Yes, Virginia, There is a Santorum Residence 

If Benjamin Ragheb has his way, Sen. Rick Santorum will be ruled a Pennsylvania resident in name only.


Ragheb, 24, of the South Side, is de facto head of the 1,300-strong local Democracy For America group, since he has organized their gatherings via meetup.com for two years. The group, which evolved from Howard Dean's presidential campaign, has begun to circulate a petition asking Santorum to quit claiming he lives in Allegheny County and receiving a tax break under the Act 50 Homestead Exemption.


Homestead exemptions go to property owners who live in their homes as a primary residence. As has been widely reported, the senator, his wife and their six kids do not seem to spend much time in the two-bedroom home they own in Penn Hills. In response to a City Paper query in December, Santorum's office sent a statement, beginning "Rick and Karen have been residents of Penn Hills since 1995 ..."


Ragheb and other members of the Democracy group aren't buying it. The Santorums already face a fight with Penn Hills School District over the tuition the district has paid to a cyber charter school to educate the senator's kids. But Ragheb's group is staying out of that one. "Homestead exemption," however -- them's fightin' words.
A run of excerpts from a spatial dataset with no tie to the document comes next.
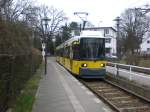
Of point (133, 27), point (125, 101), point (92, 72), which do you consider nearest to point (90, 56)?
point (92, 72)

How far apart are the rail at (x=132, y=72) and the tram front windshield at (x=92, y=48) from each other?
138cm

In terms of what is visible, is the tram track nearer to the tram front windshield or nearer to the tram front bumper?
the tram front bumper

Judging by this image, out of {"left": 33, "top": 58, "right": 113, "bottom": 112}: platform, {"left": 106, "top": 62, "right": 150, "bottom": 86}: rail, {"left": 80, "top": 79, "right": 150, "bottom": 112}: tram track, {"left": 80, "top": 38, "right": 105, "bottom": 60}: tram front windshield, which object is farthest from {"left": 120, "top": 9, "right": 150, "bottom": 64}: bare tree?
{"left": 33, "top": 58, "right": 113, "bottom": 112}: platform

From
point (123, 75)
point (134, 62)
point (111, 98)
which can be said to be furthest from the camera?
point (134, 62)

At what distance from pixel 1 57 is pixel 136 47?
9160cm

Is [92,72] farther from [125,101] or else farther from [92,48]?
[125,101]

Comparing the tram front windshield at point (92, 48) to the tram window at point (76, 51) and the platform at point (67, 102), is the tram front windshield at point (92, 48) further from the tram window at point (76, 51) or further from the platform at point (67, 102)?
the platform at point (67, 102)

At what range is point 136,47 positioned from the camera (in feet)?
328

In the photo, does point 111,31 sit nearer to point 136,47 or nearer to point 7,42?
point 136,47

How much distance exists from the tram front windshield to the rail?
1384mm

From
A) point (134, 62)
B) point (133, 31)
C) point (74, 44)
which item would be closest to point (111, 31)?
point (133, 31)

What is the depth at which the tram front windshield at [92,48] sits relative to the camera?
2781 centimetres

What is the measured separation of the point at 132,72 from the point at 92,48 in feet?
14.4

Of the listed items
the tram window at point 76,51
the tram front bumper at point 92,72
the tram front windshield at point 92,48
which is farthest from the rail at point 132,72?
the tram window at point 76,51
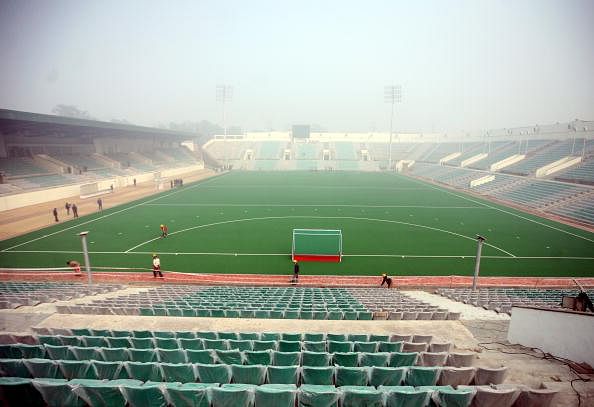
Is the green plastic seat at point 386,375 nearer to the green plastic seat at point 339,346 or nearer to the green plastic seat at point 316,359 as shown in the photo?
the green plastic seat at point 316,359

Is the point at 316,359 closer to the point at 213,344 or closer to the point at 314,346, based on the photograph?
the point at 314,346

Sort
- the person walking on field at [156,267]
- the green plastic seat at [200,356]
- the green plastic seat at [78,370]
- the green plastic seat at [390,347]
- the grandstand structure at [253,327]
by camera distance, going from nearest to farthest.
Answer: the grandstand structure at [253,327], the green plastic seat at [78,370], the green plastic seat at [200,356], the green plastic seat at [390,347], the person walking on field at [156,267]

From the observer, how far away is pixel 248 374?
5484 millimetres

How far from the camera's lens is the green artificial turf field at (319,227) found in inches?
822

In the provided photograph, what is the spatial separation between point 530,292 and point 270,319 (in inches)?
515

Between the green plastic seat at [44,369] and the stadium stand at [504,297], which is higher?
the green plastic seat at [44,369]

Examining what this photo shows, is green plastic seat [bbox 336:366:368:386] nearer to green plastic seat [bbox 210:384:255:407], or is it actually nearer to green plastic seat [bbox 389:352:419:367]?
green plastic seat [bbox 389:352:419:367]

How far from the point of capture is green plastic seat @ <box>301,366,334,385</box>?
217 inches

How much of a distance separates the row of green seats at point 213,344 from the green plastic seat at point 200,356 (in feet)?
2.27

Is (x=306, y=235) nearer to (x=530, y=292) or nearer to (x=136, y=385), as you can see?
(x=530, y=292)

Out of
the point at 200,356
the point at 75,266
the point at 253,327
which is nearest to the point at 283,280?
the point at 253,327

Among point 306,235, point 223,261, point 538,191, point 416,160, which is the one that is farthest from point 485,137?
point 223,261

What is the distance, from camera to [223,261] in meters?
21.5

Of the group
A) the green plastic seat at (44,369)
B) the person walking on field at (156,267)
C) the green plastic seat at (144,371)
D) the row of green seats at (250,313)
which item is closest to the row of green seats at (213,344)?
the green plastic seat at (144,371)
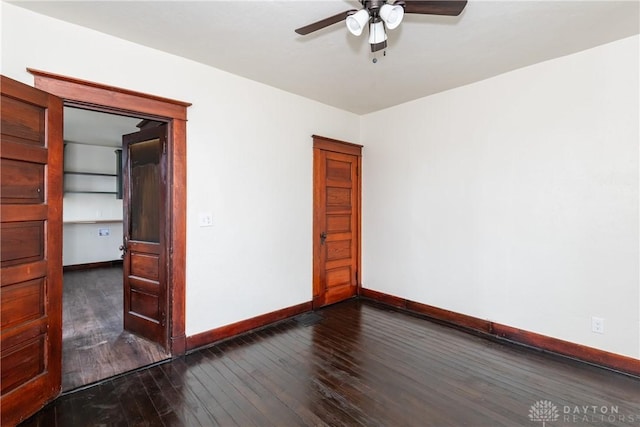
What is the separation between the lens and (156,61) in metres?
2.68

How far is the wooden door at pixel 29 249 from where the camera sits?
6.04ft

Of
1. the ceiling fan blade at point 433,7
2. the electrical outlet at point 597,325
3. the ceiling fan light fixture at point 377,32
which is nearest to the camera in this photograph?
the ceiling fan blade at point 433,7

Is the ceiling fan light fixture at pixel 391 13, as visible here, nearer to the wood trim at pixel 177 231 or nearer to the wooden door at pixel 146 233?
the wood trim at pixel 177 231

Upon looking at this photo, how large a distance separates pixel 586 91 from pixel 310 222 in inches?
119

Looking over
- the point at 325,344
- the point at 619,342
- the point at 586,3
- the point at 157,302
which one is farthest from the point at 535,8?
the point at 157,302

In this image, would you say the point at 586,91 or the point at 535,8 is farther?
the point at 586,91

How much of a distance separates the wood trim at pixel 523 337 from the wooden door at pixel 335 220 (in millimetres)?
652

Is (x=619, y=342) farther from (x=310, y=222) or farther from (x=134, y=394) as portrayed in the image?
(x=134, y=394)

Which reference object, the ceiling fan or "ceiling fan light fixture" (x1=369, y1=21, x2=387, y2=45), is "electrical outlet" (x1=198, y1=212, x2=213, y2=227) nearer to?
the ceiling fan

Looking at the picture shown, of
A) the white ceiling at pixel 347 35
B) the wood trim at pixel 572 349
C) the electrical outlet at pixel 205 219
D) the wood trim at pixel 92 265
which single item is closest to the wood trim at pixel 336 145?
the white ceiling at pixel 347 35

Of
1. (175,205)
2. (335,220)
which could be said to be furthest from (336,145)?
(175,205)

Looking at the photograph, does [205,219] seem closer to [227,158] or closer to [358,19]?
[227,158]

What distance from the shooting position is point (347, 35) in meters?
2.44

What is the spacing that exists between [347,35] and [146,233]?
8.79ft
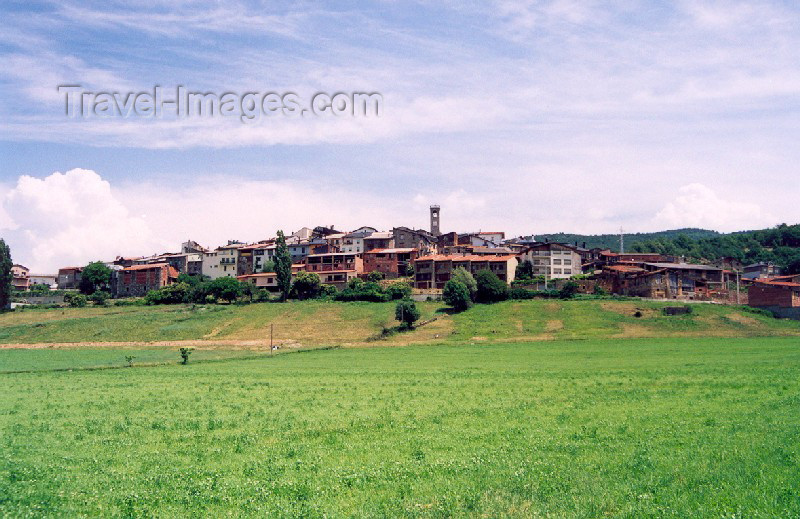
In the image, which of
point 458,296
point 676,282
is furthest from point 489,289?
point 676,282

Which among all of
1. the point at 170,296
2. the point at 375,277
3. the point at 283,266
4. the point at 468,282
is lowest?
the point at 170,296

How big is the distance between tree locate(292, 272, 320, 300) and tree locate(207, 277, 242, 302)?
12307 mm

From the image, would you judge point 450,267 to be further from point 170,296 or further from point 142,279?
point 142,279

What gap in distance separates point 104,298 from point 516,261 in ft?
320

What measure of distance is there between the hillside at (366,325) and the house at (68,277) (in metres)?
74.0

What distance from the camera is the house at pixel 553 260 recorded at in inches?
5910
Copies of the petition are available at http://www.pghdfa.org/homesteadtax/ and http://santorumcybergate.blogspot.com/, an anonymous blogger's collection of clickable items related to the case. It includes three purported views of Santorum's southern manse, which resembles nothing available at a Penn Hills real estate office. The petition has been passed around everywhere from Super Bowl parties to bars; organizers are hoping to troll progressive events for more signatures soon. They plan to present it to Santorum's Pittsburgh office and to Allegheny County officials to be named later.


Not that Ragheb believes the senator, faced with the sting of a thousand signatures, will resign -- or pay his back taxes and a possible fine, as state law allows. Though the petition has no legal force, for Ragheb it's a character issue -- and one that may contribute a few more anti-Santorum voters.


"One of the things I've learned is that it's important to tailor your message to your audience," Ragheb says. "I used to tell my parents that if Bush were re-elected, I'd become an alcoholic."